This weekend I wrote a review of the One, a smartphone made by a Chinese manufacturing startup called OnePlus.
It's a really nice phone with a giant 5.5-inch screen and powerful specs that rival what you'd find in an iPhone or Samsung Galaxy. What's really cool is OnePlus sells all that for $300, or less than half the cost of an iPhone 5S, which starts at $649.
The catch? Quantities are extremely limited, and you need an invitation before you can buy a One directly from OnePlus.
Before you ask: no, I don't have any invitations to buy the OnePlus One.
But that hasn't stopped readers from emailing me about the device like crazy. I've written dozens and dozens of gadget reviews over the years, and I've never gotten a response like this. Every few minutes another email hits my inbox with a reader asking if I can provide an invitation or an introduction to the company so he or she could get a One. (Sorry, I really can't help you!)

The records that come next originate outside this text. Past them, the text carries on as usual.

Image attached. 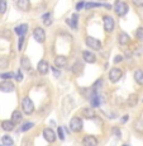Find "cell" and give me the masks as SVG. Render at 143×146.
Listing matches in <instances>:
<instances>
[{"label": "cell", "instance_id": "1", "mask_svg": "<svg viewBox=\"0 0 143 146\" xmlns=\"http://www.w3.org/2000/svg\"><path fill=\"white\" fill-rule=\"evenodd\" d=\"M22 108H23L26 114H32L33 112H34V104H33V102L30 100V98L26 97L22 100Z\"/></svg>", "mask_w": 143, "mask_h": 146}, {"label": "cell", "instance_id": "2", "mask_svg": "<svg viewBox=\"0 0 143 146\" xmlns=\"http://www.w3.org/2000/svg\"><path fill=\"white\" fill-rule=\"evenodd\" d=\"M69 126L72 132H80L82 130V119L78 118V117H74V118H71V121H70Z\"/></svg>", "mask_w": 143, "mask_h": 146}, {"label": "cell", "instance_id": "3", "mask_svg": "<svg viewBox=\"0 0 143 146\" xmlns=\"http://www.w3.org/2000/svg\"><path fill=\"white\" fill-rule=\"evenodd\" d=\"M103 22H104V29H105V32H108V33L113 32L114 28H115V22H114V19L111 18V17H109V15H104V18H103Z\"/></svg>", "mask_w": 143, "mask_h": 146}, {"label": "cell", "instance_id": "4", "mask_svg": "<svg viewBox=\"0 0 143 146\" xmlns=\"http://www.w3.org/2000/svg\"><path fill=\"white\" fill-rule=\"evenodd\" d=\"M115 13L119 17H124L125 14L128 13V5L125 4L124 1L117 0V1H115Z\"/></svg>", "mask_w": 143, "mask_h": 146}, {"label": "cell", "instance_id": "5", "mask_svg": "<svg viewBox=\"0 0 143 146\" xmlns=\"http://www.w3.org/2000/svg\"><path fill=\"white\" fill-rule=\"evenodd\" d=\"M33 38L37 42H39V43H43L46 41V32H44L43 28H41V27L34 28V31H33Z\"/></svg>", "mask_w": 143, "mask_h": 146}, {"label": "cell", "instance_id": "6", "mask_svg": "<svg viewBox=\"0 0 143 146\" xmlns=\"http://www.w3.org/2000/svg\"><path fill=\"white\" fill-rule=\"evenodd\" d=\"M85 43H86L88 47H90L91 50H95V51H99V50L101 48V43H100V41L96 40V38H94V37H86Z\"/></svg>", "mask_w": 143, "mask_h": 146}, {"label": "cell", "instance_id": "7", "mask_svg": "<svg viewBox=\"0 0 143 146\" xmlns=\"http://www.w3.org/2000/svg\"><path fill=\"white\" fill-rule=\"evenodd\" d=\"M14 84L10 81V79H4V81L0 83V90L4 92V93H10L14 90Z\"/></svg>", "mask_w": 143, "mask_h": 146}, {"label": "cell", "instance_id": "8", "mask_svg": "<svg viewBox=\"0 0 143 146\" xmlns=\"http://www.w3.org/2000/svg\"><path fill=\"white\" fill-rule=\"evenodd\" d=\"M123 72L120 69H117V67H113V69L109 71V79H110L111 83H117L118 80H120Z\"/></svg>", "mask_w": 143, "mask_h": 146}, {"label": "cell", "instance_id": "9", "mask_svg": "<svg viewBox=\"0 0 143 146\" xmlns=\"http://www.w3.org/2000/svg\"><path fill=\"white\" fill-rule=\"evenodd\" d=\"M37 70H38V72H39V74H42V75H46L47 72H48V70H49V65H48V62H47L46 60H41V61H39V62H38Z\"/></svg>", "mask_w": 143, "mask_h": 146}, {"label": "cell", "instance_id": "10", "mask_svg": "<svg viewBox=\"0 0 143 146\" xmlns=\"http://www.w3.org/2000/svg\"><path fill=\"white\" fill-rule=\"evenodd\" d=\"M43 136L48 142H55L56 140V133L52 128H44L43 130Z\"/></svg>", "mask_w": 143, "mask_h": 146}, {"label": "cell", "instance_id": "11", "mask_svg": "<svg viewBox=\"0 0 143 146\" xmlns=\"http://www.w3.org/2000/svg\"><path fill=\"white\" fill-rule=\"evenodd\" d=\"M82 58L88 64H94L95 61H96V56H95L91 51H82Z\"/></svg>", "mask_w": 143, "mask_h": 146}, {"label": "cell", "instance_id": "12", "mask_svg": "<svg viewBox=\"0 0 143 146\" xmlns=\"http://www.w3.org/2000/svg\"><path fill=\"white\" fill-rule=\"evenodd\" d=\"M118 42H119V44H122V46H125V44H128L130 42V37L125 32H120L119 35H118Z\"/></svg>", "mask_w": 143, "mask_h": 146}, {"label": "cell", "instance_id": "13", "mask_svg": "<svg viewBox=\"0 0 143 146\" xmlns=\"http://www.w3.org/2000/svg\"><path fill=\"white\" fill-rule=\"evenodd\" d=\"M82 144L85 145V146H96L98 145V140L95 139L94 136H85L84 137V140H82Z\"/></svg>", "mask_w": 143, "mask_h": 146}, {"label": "cell", "instance_id": "14", "mask_svg": "<svg viewBox=\"0 0 143 146\" xmlns=\"http://www.w3.org/2000/svg\"><path fill=\"white\" fill-rule=\"evenodd\" d=\"M55 65H56V67H58V69L65 67L67 65V57H65V56H57V57L55 58Z\"/></svg>", "mask_w": 143, "mask_h": 146}, {"label": "cell", "instance_id": "15", "mask_svg": "<svg viewBox=\"0 0 143 146\" xmlns=\"http://www.w3.org/2000/svg\"><path fill=\"white\" fill-rule=\"evenodd\" d=\"M16 5H18V8H19L20 10H23V12H28V10L30 9V3H29V0H18Z\"/></svg>", "mask_w": 143, "mask_h": 146}, {"label": "cell", "instance_id": "16", "mask_svg": "<svg viewBox=\"0 0 143 146\" xmlns=\"http://www.w3.org/2000/svg\"><path fill=\"white\" fill-rule=\"evenodd\" d=\"M14 125H15V122H13V121H3L1 122V128L4 131H13L14 130Z\"/></svg>", "mask_w": 143, "mask_h": 146}, {"label": "cell", "instance_id": "17", "mask_svg": "<svg viewBox=\"0 0 143 146\" xmlns=\"http://www.w3.org/2000/svg\"><path fill=\"white\" fill-rule=\"evenodd\" d=\"M90 104L91 107H99L100 106V100H99V95L96 94V90H94V93L90 97Z\"/></svg>", "mask_w": 143, "mask_h": 146}, {"label": "cell", "instance_id": "18", "mask_svg": "<svg viewBox=\"0 0 143 146\" xmlns=\"http://www.w3.org/2000/svg\"><path fill=\"white\" fill-rule=\"evenodd\" d=\"M134 80H136L137 84H139V85H143V70L142 69L137 70V71L134 72Z\"/></svg>", "mask_w": 143, "mask_h": 146}, {"label": "cell", "instance_id": "19", "mask_svg": "<svg viewBox=\"0 0 143 146\" xmlns=\"http://www.w3.org/2000/svg\"><path fill=\"white\" fill-rule=\"evenodd\" d=\"M77 19H78V15L77 14H74V15L71 17V19H67L66 22H67V24L72 28V29H76L77 28Z\"/></svg>", "mask_w": 143, "mask_h": 146}, {"label": "cell", "instance_id": "20", "mask_svg": "<svg viewBox=\"0 0 143 146\" xmlns=\"http://www.w3.org/2000/svg\"><path fill=\"white\" fill-rule=\"evenodd\" d=\"M82 70H84V64L81 62V61H76V64H75L74 67H72V71H74V74L80 75L81 72H82Z\"/></svg>", "mask_w": 143, "mask_h": 146}, {"label": "cell", "instance_id": "21", "mask_svg": "<svg viewBox=\"0 0 143 146\" xmlns=\"http://www.w3.org/2000/svg\"><path fill=\"white\" fill-rule=\"evenodd\" d=\"M137 103H138V97L136 94H130L128 97V100H127V104L128 107H136Z\"/></svg>", "mask_w": 143, "mask_h": 146}, {"label": "cell", "instance_id": "22", "mask_svg": "<svg viewBox=\"0 0 143 146\" xmlns=\"http://www.w3.org/2000/svg\"><path fill=\"white\" fill-rule=\"evenodd\" d=\"M98 7H105V8H108V9H110V5H108V4H101V3H86V5H85V8L86 9H91V8H98Z\"/></svg>", "mask_w": 143, "mask_h": 146}, {"label": "cell", "instance_id": "23", "mask_svg": "<svg viewBox=\"0 0 143 146\" xmlns=\"http://www.w3.org/2000/svg\"><path fill=\"white\" fill-rule=\"evenodd\" d=\"M27 31H28V26H27V24H20V26L15 27V33H16V35H19V36H24Z\"/></svg>", "mask_w": 143, "mask_h": 146}, {"label": "cell", "instance_id": "24", "mask_svg": "<svg viewBox=\"0 0 143 146\" xmlns=\"http://www.w3.org/2000/svg\"><path fill=\"white\" fill-rule=\"evenodd\" d=\"M22 113H20V111H14L13 112V114H12V121L13 122H15V123H19L22 121Z\"/></svg>", "mask_w": 143, "mask_h": 146}, {"label": "cell", "instance_id": "25", "mask_svg": "<svg viewBox=\"0 0 143 146\" xmlns=\"http://www.w3.org/2000/svg\"><path fill=\"white\" fill-rule=\"evenodd\" d=\"M82 116H85L86 118H94V111L91 109V107L90 108H84L82 109Z\"/></svg>", "mask_w": 143, "mask_h": 146}, {"label": "cell", "instance_id": "26", "mask_svg": "<svg viewBox=\"0 0 143 146\" xmlns=\"http://www.w3.org/2000/svg\"><path fill=\"white\" fill-rule=\"evenodd\" d=\"M1 142H3V144H4L5 146H12V145H14L13 139H12V137H10V136H8V135H5V136H3Z\"/></svg>", "mask_w": 143, "mask_h": 146}, {"label": "cell", "instance_id": "27", "mask_svg": "<svg viewBox=\"0 0 143 146\" xmlns=\"http://www.w3.org/2000/svg\"><path fill=\"white\" fill-rule=\"evenodd\" d=\"M22 67L24 70H30L32 69V65H30V61L28 57H23L22 58Z\"/></svg>", "mask_w": 143, "mask_h": 146}, {"label": "cell", "instance_id": "28", "mask_svg": "<svg viewBox=\"0 0 143 146\" xmlns=\"http://www.w3.org/2000/svg\"><path fill=\"white\" fill-rule=\"evenodd\" d=\"M43 22H44V24H46V26H51V23H52L51 14H49V13L44 14V15H43Z\"/></svg>", "mask_w": 143, "mask_h": 146}, {"label": "cell", "instance_id": "29", "mask_svg": "<svg viewBox=\"0 0 143 146\" xmlns=\"http://www.w3.org/2000/svg\"><path fill=\"white\" fill-rule=\"evenodd\" d=\"M136 38L139 41H143V27H139L136 31Z\"/></svg>", "mask_w": 143, "mask_h": 146}, {"label": "cell", "instance_id": "30", "mask_svg": "<svg viewBox=\"0 0 143 146\" xmlns=\"http://www.w3.org/2000/svg\"><path fill=\"white\" fill-rule=\"evenodd\" d=\"M33 126H34V123H32V122H27V123H24L23 126H22L20 127V131H28V130H30V128L33 127Z\"/></svg>", "mask_w": 143, "mask_h": 146}, {"label": "cell", "instance_id": "31", "mask_svg": "<svg viewBox=\"0 0 143 146\" xmlns=\"http://www.w3.org/2000/svg\"><path fill=\"white\" fill-rule=\"evenodd\" d=\"M7 10V1L5 0H0V14H4Z\"/></svg>", "mask_w": 143, "mask_h": 146}, {"label": "cell", "instance_id": "32", "mask_svg": "<svg viewBox=\"0 0 143 146\" xmlns=\"http://www.w3.org/2000/svg\"><path fill=\"white\" fill-rule=\"evenodd\" d=\"M15 75L13 74V72H4V74L0 75V78L1 79H12V78H14Z\"/></svg>", "mask_w": 143, "mask_h": 146}, {"label": "cell", "instance_id": "33", "mask_svg": "<svg viewBox=\"0 0 143 146\" xmlns=\"http://www.w3.org/2000/svg\"><path fill=\"white\" fill-rule=\"evenodd\" d=\"M8 60L7 58H1V60H0V69H5V67L8 66Z\"/></svg>", "mask_w": 143, "mask_h": 146}, {"label": "cell", "instance_id": "34", "mask_svg": "<svg viewBox=\"0 0 143 146\" xmlns=\"http://www.w3.org/2000/svg\"><path fill=\"white\" fill-rule=\"evenodd\" d=\"M101 85H103V79H99V80L96 81V83L94 84V86H92V89H94V90H96V89H99Z\"/></svg>", "mask_w": 143, "mask_h": 146}, {"label": "cell", "instance_id": "35", "mask_svg": "<svg viewBox=\"0 0 143 146\" xmlns=\"http://www.w3.org/2000/svg\"><path fill=\"white\" fill-rule=\"evenodd\" d=\"M58 137H60V140H65V133H63V128L62 127H58Z\"/></svg>", "mask_w": 143, "mask_h": 146}, {"label": "cell", "instance_id": "36", "mask_svg": "<svg viewBox=\"0 0 143 146\" xmlns=\"http://www.w3.org/2000/svg\"><path fill=\"white\" fill-rule=\"evenodd\" d=\"M23 43H24V36H20V38H19V41H18V48L19 50L23 48Z\"/></svg>", "mask_w": 143, "mask_h": 146}, {"label": "cell", "instance_id": "37", "mask_svg": "<svg viewBox=\"0 0 143 146\" xmlns=\"http://www.w3.org/2000/svg\"><path fill=\"white\" fill-rule=\"evenodd\" d=\"M15 79H16V81H19L20 83L22 80H23V74H22V71L19 70L18 72H16V75H15Z\"/></svg>", "mask_w": 143, "mask_h": 146}, {"label": "cell", "instance_id": "38", "mask_svg": "<svg viewBox=\"0 0 143 146\" xmlns=\"http://www.w3.org/2000/svg\"><path fill=\"white\" fill-rule=\"evenodd\" d=\"M136 7H143V0H132Z\"/></svg>", "mask_w": 143, "mask_h": 146}, {"label": "cell", "instance_id": "39", "mask_svg": "<svg viewBox=\"0 0 143 146\" xmlns=\"http://www.w3.org/2000/svg\"><path fill=\"white\" fill-rule=\"evenodd\" d=\"M85 4H86V3H84V1H80V3H77V5H76V9H77V10L82 9V8L85 7Z\"/></svg>", "mask_w": 143, "mask_h": 146}, {"label": "cell", "instance_id": "40", "mask_svg": "<svg viewBox=\"0 0 143 146\" xmlns=\"http://www.w3.org/2000/svg\"><path fill=\"white\" fill-rule=\"evenodd\" d=\"M122 60H123V56H122V55H119V56H117V57L114 58V62L118 64V62H120Z\"/></svg>", "mask_w": 143, "mask_h": 146}, {"label": "cell", "instance_id": "41", "mask_svg": "<svg viewBox=\"0 0 143 146\" xmlns=\"http://www.w3.org/2000/svg\"><path fill=\"white\" fill-rule=\"evenodd\" d=\"M113 132L117 135V137H120V132H119V130H117V128H114V130H113Z\"/></svg>", "mask_w": 143, "mask_h": 146}, {"label": "cell", "instance_id": "42", "mask_svg": "<svg viewBox=\"0 0 143 146\" xmlns=\"http://www.w3.org/2000/svg\"><path fill=\"white\" fill-rule=\"evenodd\" d=\"M52 71L55 72V76H60V72H58V71H57V70H56V69H52Z\"/></svg>", "mask_w": 143, "mask_h": 146}, {"label": "cell", "instance_id": "43", "mask_svg": "<svg viewBox=\"0 0 143 146\" xmlns=\"http://www.w3.org/2000/svg\"><path fill=\"white\" fill-rule=\"evenodd\" d=\"M127 121H128V116H125L124 118H123V122H127Z\"/></svg>", "mask_w": 143, "mask_h": 146}]
</instances>
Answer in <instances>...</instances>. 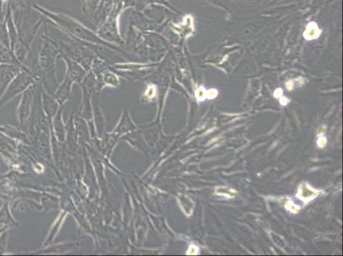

Still, I think the reader interest in the OnePlus One taps into something important.
Smartphones have become cheap enough to make that some manufacturers are willing to sell them for next to nothing in order to gain rapid adoption and market share. We've already seen it with Xiaomi, another Chinese startup that makes high quality Android phones and sells them for just a few hundred bucks. In fact, Xiaomi sells more phones in China than Apple does.
Consumers seem to be waking up to the fact that they don't need to break the bank to get a premium smartphone experience. Apple and Samsung may be happy reaping the profits of the high end of the smartphone market, but there's still plenty of opportunity to court the billions of people left in the world who want to start using smartphones without spending too much.